[Begin THE RECORDS]

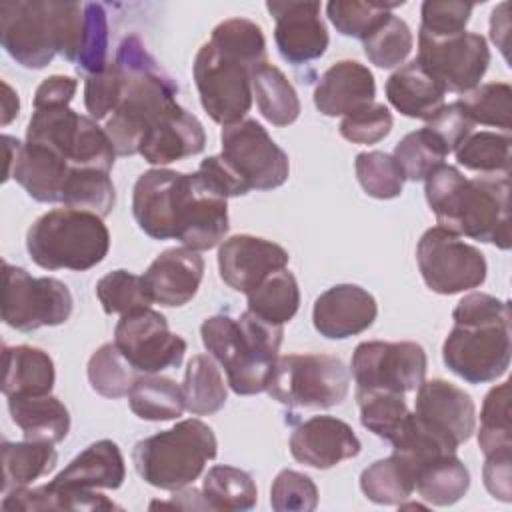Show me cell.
I'll return each instance as SVG.
<instances>
[{"label": "cell", "mask_w": 512, "mask_h": 512, "mask_svg": "<svg viewBox=\"0 0 512 512\" xmlns=\"http://www.w3.org/2000/svg\"><path fill=\"white\" fill-rule=\"evenodd\" d=\"M182 172L152 168L144 172L132 190V214L138 228L154 240L176 236V214L184 186Z\"/></svg>", "instance_id": "cell-21"}, {"label": "cell", "mask_w": 512, "mask_h": 512, "mask_svg": "<svg viewBox=\"0 0 512 512\" xmlns=\"http://www.w3.org/2000/svg\"><path fill=\"white\" fill-rule=\"evenodd\" d=\"M356 400L360 408L362 426L388 442H392L400 434L410 414L404 394L370 390V392H356Z\"/></svg>", "instance_id": "cell-44"}, {"label": "cell", "mask_w": 512, "mask_h": 512, "mask_svg": "<svg viewBox=\"0 0 512 512\" xmlns=\"http://www.w3.org/2000/svg\"><path fill=\"white\" fill-rule=\"evenodd\" d=\"M404 2H360V0H332L326 4V16L342 36L364 40L392 8Z\"/></svg>", "instance_id": "cell-49"}, {"label": "cell", "mask_w": 512, "mask_h": 512, "mask_svg": "<svg viewBox=\"0 0 512 512\" xmlns=\"http://www.w3.org/2000/svg\"><path fill=\"white\" fill-rule=\"evenodd\" d=\"M478 446L484 456L496 452H512L510 382H502L486 394L480 410Z\"/></svg>", "instance_id": "cell-42"}, {"label": "cell", "mask_w": 512, "mask_h": 512, "mask_svg": "<svg viewBox=\"0 0 512 512\" xmlns=\"http://www.w3.org/2000/svg\"><path fill=\"white\" fill-rule=\"evenodd\" d=\"M96 296L106 314H128L152 304L142 276L128 270H112L96 284Z\"/></svg>", "instance_id": "cell-51"}, {"label": "cell", "mask_w": 512, "mask_h": 512, "mask_svg": "<svg viewBox=\"0 0 512 512\" xmlns=\"http://www.w3.org/2000/svg\"><path fill=\"white\" fill-rule=\"evenodd\" d=\"M252 98L260 114L274 126H288L300 116V98L280 68L268 60L250 70Z\"/></svg>", "instance_id": "cell-32"}, {"label": "cell", "mask_w": 512, "mask_h": 512, "mask_svg": "<svg viewBox=\"0 0 512 512\" xmlns=\"http://www.w3.org/2000/svg\"><path fill=\"white\" fill-rule=\"evenodd\" d=\"M2 320L6 326L32 332L42 326L64 324L72 314V294L68 286L50 276L34 278L24 268L2 264Z\"/></svg>", "instance_id": "cell-9"}, {"label": "cell", "mask_w": 512, "mask_h": 512, "mask_svg": "<svg viewBox=\"0 0 512 512\" xmlns=\"http://www.w3.org/2000/svg\"><path fill=\"white\" fill-rule=\"evenodd\" d=\"M26 250L34 264L44 270H90L110 250V232L100 216L54 208L32 222L26 232Z\"/></svg>", "instance_id": "cell-6"}, {"label": "cell", "mask_w": 512, "mask_h": 512, "mask_svg": "<svg viewBox=\"0 0 512 512\" xmlns=\"http://www.w3.org/2000/svg\"><path fill=\"white\" fill-rule=\"evenodd\" d=\"M508 30H510V26H508V16L502 20V26H500V22H498V10L494 8V10H492V16H490V38H492V42L502 50L504 58H508V54H506V50H508Z\"/></svg>", "instance_id": "cell-61"}, {"label": "cell", "mask_w": 512, "mask_h": 512, "mask_svg": "<svg viewBox=\"0 0 512 512\" xmlns=\"http://www.w3.org/2000/svg\"><path fill=\"white\" fill-rule=\"evenodd\" d=\"M338 130L352 144H376L390 134L392 114L384 104L372 102L346 114Z\"/></svg>", "instance_id": "cell-55"}, {"label": "cell", "mask_w": 512, "mask_h": 512, "mask_svg": "<svg viewBox=\"0 0 512 512\" xmlns=\"http://www.w3.org/2000/svg\"><path fill=\"white\" fill-rule=\"evenodd\" d=\"M474 4L456 2V0H426L422 2L420 16L422 24L418 34L444 38L466 32V24L470 22Z\"/></svg>", "instance_id": "cell-54"}, {"label": "cell", "mask_w": 512, "mask_h": 512, "mask_svg": "<svg viewBox=\"0 0 512 512\" xmlns=\"http://www.w3.org/2000/svg\"><path fill=\"white\" fill-rule=\"evenodd\" d=\"M204 258L200 252L180 246L164 250L142 274L152 302L168 308L188 304L202 282Z\"/></svg>", "instance_id": "cell-25"}, {"label": "cell", "mask_w": 512, "mask_h": 512, "mask_svg": "<svg viewBox=\"0 0 512 512\" xmlns=\"http://www.w3.org/2000/svg\"><path fill=\"white\" fill-rule=\"evenodd\" d=\"M510 146L508 132H470L454 150L456 160L466 170L478 174H510Z\"/></svg>", "instance_id": "cell-41"}, {"label": "cell", "mask_w": 512, "mask_h": 512, "mask_svg": "<svg viewBox=\"0 0 512 512\" xmlns=\"http://www.w3.org/2000/svg\"><path fill=\"white\" fill-rule=\"evenodd\" d=\"M248 296V310L272 324H284L294 318L300 306V288L296 276L282 268L266 276Z\"/></svg>", "instance_id": "cell-38"}, {"label": "cell", "mask_w": 512, "mask_h": 512, "mask_svg": "<svg viewBox=\"0 0 512 512\" xmlns=\"http://www.w3.org/2000/svg\"><path fill=\"white\" fill-rule=\"evenodd\" d=\"M266 8L274 16L276 48L286 62L300 66L326 52L330 38L320 18V2L270 0Z\"/></svg>", "instance_id": "cell-18"}, {"label": "cell", "mask_w": 512, "mask_h": 512, "mask_svg": "<svg viewBox=\"0 0 512 512\" xmlns=\"http://www.w3.org/2000/svg\"><path fill=\"white\" fill-rule=\"evenodd\" d=\"M416 262L424 284L436 294H458L478 288L486 280L484 254L460 236L434 226L416 246Z\"/></svg>", "instance_id": "cell-10"}, {"label": "cell", "mask_w": 512, "mask_h": 512, "mask_svg": "<svg viewBox=\"0 0 512 512\" xmlns=\"http://www.w3.org/2000/svg\"><path fill=\"white\" fill-rule=\"evenodd\" d=\"M216 454L218 440L214 430L198 418H188L136 442L132 462L146 484L176 492L192 484Z\"/></svg>", "instance_id": "cell-5"}, {"label": "cell", "mask_w": 512, "mask_h": 512, "mask_svg": "<svg viewBox=\"0 0 512 512\" xmlns=\"http://www.w3.org/2000/svg\"><path fill=\"white\" fill-rule=\"evenodd\" d=\"M126 478L124 456L116 442L98 440L84 448L56 478L50 482L54 488L74 490H116Z\"/></svg>", "instance_id": "cell-28"}, {"label": "cell", "mask_w": 512, "mask_h": 512, "mask_svg": "<svg viewBox=\"0 0 512 512\" xmlns=\"http://www.w3.org/2000/svg\"><path fill=\"white\" fill-rule=\"evenodd\" d=\"M416 62L446 90L464 94L476 88L490 64L486 38L476 32L432 38L418 34Z\"/></svg>", "instance_id": "cell-14"}, {"label": "cell", "mask_w": 512, "mask_h": 512, "mask_svg": "<svg viewBox=\"0 0 512 512\" xmlns=\"http://www.w3.org/2000/svg\"><path fill=\"white\" fill-rule=\"evenodd\" d=\"M114 64L124 86L118 108L106 120L104 130L116 156H134L148 128L178 104V86L134 34L120 42Z\"/></svg>", "instance_id": "cell-3"}, {"label": "cell", "mask_w": 512, "mask_h": 512, "mask_svg": "<svg viewBox=\"0 0 512 512\" xmlns=\"http://www.w3.org/2000/svg\"><path fill=\"white\" fill-rule=\"evenodd\" d=\"M446 90L416 62V58L386 80L388 102L408 118L430 120L444 106Z\"/></svg>", "instance_id": "cell-29"}, {"label": "cell", "mask_w": 512, "mask_h": 512, "mask_svg": "<svg viewBox=\"0 0 512 512\" xmlns=\"http://www.w3.org/2000/svg\"><path fill=\"white\" fill-rule=\"evenodd\" d=\"M366 58L378 68L400 66L414 46L410 26L392 12L362 40Z\"/></svg>", "instance_id": "cell-47"}, {"label": "cell", "mask_w": 512, "mask_h": 512, "mask_svg": "<svg viewBox=\"0 0 512 512\" xmlns=\"http://www.w3.org/2000/svg\"><path fill=\"white\" fill-rule=\"evenodd\" d=\"M512 452H496L486 456L484 468H482V476H484V486L486 490L502 500V502H510L512 500V486H510V458Z\"/></svg>", "instance_id": "cell-60"}, {"label": "cell", "mask_w": 512, "mask_h": 512, "mask_svg": "<svg viewBox=\"0 0 512 512\" xmlns=\"http://www.w3.org/2000/svg\"><path fill=\"white\" fill-rule=\"evenodd\" d=\"M78 90V80L72 76L54 74L44 78L34 92V110L68 106Z\"/></svg>", "instance_id": "cell-59"}, {"label": "cell", "mask_w": 512, "mask_h": 512, "mask_svg": "<svg viewBox=\"0 0 512 512\" xmlns=\"http://www.w3.org/2000/svg\"><path fill=\"white\" fill-rule=\"evenodd\" d=\"M114 344L142 374H158L182 364L186 340L168 328V320L154 308L122 314L114 328Z\"/></svg>", "instance_id": "cell-13"}, {"label": "cell", "mask_w": 512, "mask_h": 512, "mask_svg": "<svg viewBox=\"0 0 512 512\" xmlns=\"http://www.w3.org/2000/svg\"><path fill=\"white\" fill-rule=\"evenodd\" d=\"M378 306L374 296L356 284H336L322 292L312 308V322L320 336L342 340L372 326Z\"/></svg>", "instance_id": "cell-24"}, {"label": "cell", "mask_w": 512, "mask_h": 512, "mask_svg": "<svg viewBox=\"0 0 512 512\" xmlns=\"http://www.w3.org/2000/svg\"><path fill=\"white\" fill-rule=\"evenodd\" d=\"M0 40L20 66L32 70L48 66L58 54L52 2H2Z\"/></svg>", "instance_id": "cell-16"}, {"label": "cell", "mask_w": 512, "mask_h": 512, "mask_svg": "<svg viewBox=\"0 0 512 512\" xmlns=\"http://www.w3.org/2000/svg\"><path fill=\"white\" fill-rule=\"evenodd\" d=\"M0 450H2V494L14 488L32 484L34 480L50 474L58 464V454L48 442L4 440Z\"/></svg>", "instance_id": "cell-34"}, {"label": "cell", "mask_w": 512, "mask_h": 512, "mask_svg": "<svg viewBox=\"0 0 512 512\" xmlns=\"http://www.w3.org/2000/svg\"><path fill=\"white\" fill-rule=\"evenodd\" d=\"M60 202L74 210H86L106 218L116 204V190L110 172L96 168H70Z\"/></svg>", "instance_id": "cell-37"}, {"label": "cell", "mask_w": 512, "mask_h": 512, "mask_svg": "<svg viewBox=\"0 0 512 512\" xmlns=\"http://www.w3.org/2000/svg\"><path fill=\"white\" fill-rule=\"evenodd\" d=\"M290 454L300 464L328 470L360 454L362 444L352 426L336 416H312L298 424L288 440Z\"/></svg>", "instance_id": "cell-23"}, {"label": "cell", "mask_w": 512, "mask_h": 512, "mask_svg": "<svg viewBox=\"0 0 512 512\" xmlns=\"http://www.w3.org/2000/svg\"><path fill=\"white\" fill-rule=\"evenodd\" d=\"M192 76L206 114L222 126L244 120L252 106L250 68L218 50L210 40L194 56Z\"/></svg>", "instance_id": "cell-11"}, {"label": "cell", "mask_w": 512, "mask_h": 512, "mask_svg": "<svg viewBox=\"0 0 512 512\" xmlns=\"http://www.w3.org/2000/svg\"><path fill=\"white\" fill-rule=\"evenodd\" d=\"M392 156L406 180L420 182L426 180V176L438 166H442L448 154L426 128H420L406 134L396 144Z\"/></svg>", "instance_id": "cell-48"}, {"label": "cell", "mask_w": 512, "mask_h": 512, "mask_svg": "<svg viewBox=\"0 0 512 512\" xmlns=\"http://www.w3.org/2000/svg\"><path fill=\"white\" fill-rule=\"evenodd\" d=\"M202 496L210 510H250L256 506L258 488L246 470L218 464L204 476Z\"/></svg>", "instance_id": "cell-40"}, {"label": "cell", "mask_w": 512, "mask_h": 512, "mask_svg": "<svg viewBox=\"0 0 512 512\" xmlns=\"http://www.w3.org/2000/svg\"><path fill=\"white\" fill-rule=\"evenodd\" d=\"M2 394L6 398L44 396L54 388L56 372L48 352L36 346H4Z\"/></svg>", "instance_id": "cell-30"}, {"label": "cell", "mask_w": 512, "mask_h": 512, "mask_svg": "<svg viewBox=\"0 0 512 512\" xmlns=\"http://www.w3.org/2000/svg\"><path fill=\"white\" fill-rule=\"evenodd\" d=\"M452 320L454 326L442 344L448 370L470 384L504 376L512 354L510 302L486 292H470L452 310Z\"/></svg>", "instance_id": "cell-2"}, {"label": "cell", "mask_w": 512, "mask_h": 512, "mask_svg": "<svg viewBox=\"0 0 512 512\" xmlns=\"http://www.w3.org/2000/svg\"><path fill=\"white\" fill-rule=\"evenodd\" d=\"M26 142L54 150L74 168L110 172L116 158L106 130L70 106L34 110L26 128Z\"/></svg>", "instance_id": "cell-8"}, {"label": "cell", "mask_w": 512, "mask_h": 512, "mask_svg": "<svg viewBox=\"0 0 512 512\" xmlns=\"http://www.w3.org/2000/svg\"><path fill=\"white\" fill-rule=\"evenodd\" d=\"M122 74L114 62L84 80V106L92 120H104L118 108L122 98Z\"/></svg>", "instance_id": "cell-56"}, {"label": "cell", "mask_w": 512, "mask_h": 512, "mask_svg": "<svg viewBox=\"0 0 512 512\" xmlns=\"http://www.w3.org/2000/svg\"><path fill=\"white\" fill-rule=\"evenodd\" d=\"M424 194L440 228L510 248V174L466 178L456 166L442 164L426 176Z\"/></svg>", "instance_id": "cell-1"}, {"label": "cell", "mask_w": 512, "mask_h": 512, "mask_svg": "<svg viewBox=\"0 0 512 512\" xmlns=\"http://www.w3.org/2000/svg\"><path fill=\"white\" fill-rule=\"evenodd\" d=\"M228 232V198L210 188L198 172L184 176L176 214V240L196 252L218 246Z\"/></svg>", "instance_id": "cell-17"}, {"label": "cell", "mask_w": 512, "mask_h": 512, "mask_svg": "<svg viewBox=\"0 0 512 512\" xmlns=\"http://www.w3.org/2000/svg\"><path fill=\"white\" fill-rule=\"evenodd\" d=\"M138 370L124 358L114 342L102 344L88 360V382L104 398L128 396Z\"/></svg>", "instance_id": "cell-43"}, {"label": "cell", "mask_w": 512, "mask_h": 512, "mask_svg": "<svg viewBox=\"0 0 512 512\" xmlns=\"http://www.w3.org/2000/svg\"><path fill=\"white\" fill-rule=\"evenodd\" d=\"M200 336L236 394L250 396L268 388L284 336L282 324H272L250 310L240 318L214 314L202 322Z\"/></svg>", "instance_id": "cell-4"}, {"label": "cell", "mask_w": 512, "mask_h": 512, "mask_svg": "<svg viewBox=\"0 0 512 512\" xmlns=\"http://www.w3.org/2000/svg\"><path fill=\"white\" fill-rule=\"evenodd\" d=\"M376 82L368 66L356 60L332 64L314 88V106L324 116H346L374 102Z\"/></svg>", "instance_id": "cell-27"}, {"label": "cell", "mask_w": 512, "mask_h": 512, "mask_svg": "<svg viewBox=\"0 0 512 512\" xmlns=\"http://www.w3.org/2000/svg\"><path fill=\"white\" fill-rule=\"evenodd\" d=\"M460 108L474 124L502 128L510 132L512 126V88L506 82L480 84L458 98Z\"/></svg>", "instance_id": "cell-45"}, {"label": "cell", "mask_w": 512, "mask_h": 512, "mask_svg": "<svg viewBox=\"0 0 512 512\" xmlns=\"http://www.w3.org/2000/svg\"><path fill=\"white\" fill-rule=\"evenodd\" d=\"M220 142L222 156L248 182L250 190H272L288 180V154L260 122L246 118L228 124L220 132Z\"/></svg>", "instance_id": "cell-15"}, {"label": "cell", "mask_w": 512, "mask_h": 512, "mask_svg": "<svg viewBox=\"0 0 512 512\" xmlns=\"http://www.w3.org/2000/svg\"><path fill=\"white\" fill-rule=\"evenodd\" d=\"M354 168L356 178L368 196L378 200H390L402 194L406 178L392 154L380 150L360 152L356 156Z\"/></svg>", "instance_id": "cell-50"}, {"label": "cell", "mask_w": 512, "mask_h": 512, "mask_svg": "<svg viewBox=\"0 0 512 512\" xmlns=\"http://www.w3.org/2000/svg\"><path fill=\"white\" fill-rule=\"evenodd\" d=\"M210 42L250 70L266 62V40L262 28L248 18H228L220 22L212 30Z\"/></svg>", "instance_id": "cell-46"}, {"label": "cell", "mask_w": 512, "mask_h": 512, "mask_svg": "<svg viewBox=\"0 0 512 512\" xmlns=\"http://www.w3.org/2000/svg\"><path fill=\"white\" fill-rule=\"evenodd\" d=\"M434 138L436 142L444 148L446 154L454 152L462 140L474 132V122L466 116V112L460 108L458 102L452 104H444L430 120H426L424 126Z\"/></svg>", "instance_id": "cell-57"}, {"label": "cell", "mask_w": 512, "mask_h": 512, "mask_svg": "<svg viewBox=\"0 0 512 512\" xmlns=\"http://www.w3.org/2000/svg\"><path fill=\"white\" fill-rule=\"evenodd\" d=\"M4 88V96H2V126L10 124L20 110V100L18 94L12 90V86L8 82H2Z\"/></svg>", "instance_id": "cell-62"}, {"label": "cell", "mask_w": 512, "mask_h": 512, "mask_svg": "<svg viewBox=\"0 0 512 512\" xmlns=\"http://www.w3.org/2000/svg\"><path fill=\"white\" fill-rule=\"evenodd\" d=\"M196 172L210 188H214L218 194L226 198L244 196L250 192L248 182L232 168V164L222 154L204 158Z\"/></svg>", "instance_id": "cell-58"}, {"label": "cell", "mask_w": 512, "mask_h": 512, "mask_svg": "<svg viewBox=\"0 0 512 512\" xmlns=\"http://www.w3.org/2000/svg\"><path fill=\"white\" fill-rule=\"evenodd\" d=\"M4 146L8 158L4 180L14 178L36 202H60L62 186L72 166L42 144H22L12 136H4Z\"/></svg>", "instance_id": "cell-20"}, {"label": "cell", "mask_w": 512, "mask_h": 512, "mask_svg": "<svg viewBox=\"0 0 512 512\" xmlns=\"http://www.w3.org/2000/svg\"><path fill=\"white\" fill-rule=\"evenodd\" d=\"M426 368V352L416 342H360L350 360L356 392H414L426 380Z\"/></svg>", "instance_id": "cell-12"}, {"label": "cell", "mask_w": 512, "mask_h": 512, "mask_svg": "<svg viewBox=\"0 0 512 512\" xmlns=\"http://www.w3.org/2000/svg\"><path fill=\"white\" fill-rule=\"evenodd\" d=\"M350 372L332 354L278 356L266 392L290 408H332L346 400Z\"/></svg>", "instance_id": "cell-7"}, {"label": "cell", "mask_w": 512, "mask_h": 512, "mask_svg": "<svg viewBox=\"0 0 512 512\" xmlns=\"http://www.w3.org/2000/svg\"><path fill=\"white\" fill-rule=\"evenodd\" d=\"M414 414L458 446L468 442L476 430L472 396L442 378L424 380L416 388Z\"/></svg>", "instance_id": "cell-22"}, {"label": "cell", "mask_w": 512, "mask_h": 512, "mask_svg": "<svg viewBox=\"0 0 512 512\" xmlns=\"http://www.w3.org/2000/svg\"><path fill=\"white\" fill-rule=\"evenodd\" d=\"M184 406L194 416L214 414L224 408L228 392L220 368L210 354H196L184 372Z\"/></svg>", "instance_id": "cell-36"}, {"label": "cell", "mask_w": 512, "mask_h": 512, "mask_svg": "<svg viewBox=\"0 0 512 512\" xmlns=\"http://www.w3.org/2000/svg\"><path fill=\"white\" fill-rule=\"evenodd\" d=\"M270 504L276 512H312L318 506V488L310 476L286 468L272 482Z\"/></svg>", "instance_id": "cell-53"}, {"label": "cell", "mask_w": 512, "mask_h": 512, "mask_svg": "<svg viewBox=\"0 0 512 512\" xmlns=\"http://www.w3.org/2000/svg\"><path fill=\"white\" fill-rule=\"evenodd\" d=\"M470 488V472L456 454L438 456L414 472V490L432 506H452Z\"/></svg>", "instance_id": "cell-33"}, {"label": "cell", "mask_w": 512, "mask_h": 512, "mask_svg": "<svg viewBox=\"0 0 512 512\" xmlns=\"http://www.w3.org/2000/svg\"><path fill=\"white\" fill-rule=\"evenodd\" d=\"M288 260L290 256L280 244L252 234L230 236L218 248L220 278L242 294L252 292L272 272L286 268Z\"/></svg>", "instance_id": "cell-19"}, {"label": "cell", "mask_w": 512, "mask_h": 512, "mask_svg": "<svg viewBox=\"0 0 512 512\" xmlns=\"http://www.w3.org/2000/svg\"><path fill=\"white\" fill-rule=\"evenodd\" d=\"M206 146V132L200 120L176 104L154 122L140 142V156L148 164L164 166L188 156H196Z\"/></svg>", "instance_id": "cell-26"}, {"label": "cell", "mask_w": 512, "mask_h": 512, "mask_svg": "<svg viewBox=\"0 0 512 512\" xmlns=\"http://www.w3.org/2000/svg\"><path fill=\"white\" fill-rule=\"evenodd\" d=\"M130 410L150 422H166L182 416L184 392L176 380L160 374H140L128 392Z\"/></svg>", "instance_id": "cell-35"}, {"label": "cell", "mask_w": 512, "mask_h": 512, "mask_svg": "<svg viewBox=\"0 0 512 512\" xmlns=\"http://www.w3.org/2000/svg\"><path fill=\"white\" fill-rule=\"evenodd\" d=\"M86 24L76 70L90 76L108 66V14L98 2H84Z\"/></svg>", "instance_id": "cell-52"}, {"label": "cell", "mask_w": 512, "mask_h": 512, "mask_svg": "<svg viewBox=\"0 0 512 512\" xmlns=\"http://www.w3.org/2000/svg\"><path fill=\"white\" fill-rule=\"evenodd\" d=\"M360 490L374 504H402L414 492V472L396 454L372 462L360 474Z\"/></svg>", "instance_id": "cell-39"}, {"label": "cell", "mask_w": 512, "mask_h": 512, "mask_svg": "<svg viewBox=\"0 0 512 512\" xmlns=\"http://www.w3.org/2000/svg\"><path fill=\"white\" fill-rule=\"evenodd\" d=\"M8 412L26 440L58 444L70 432V412L52 394L8 398Z\"/></svg>", "instance_id": "cell-31"}]
</instances>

[End THE RECORDS]

## THE TASK
Can you reproduce the listing above verbatim, from its opening line through the line containing "<instances>", with both of those lines included and the pictures left out?

## RESPONSE FOR THIS EXERCISE
Show me cell.
I'll return each instance as SVG.
<instances>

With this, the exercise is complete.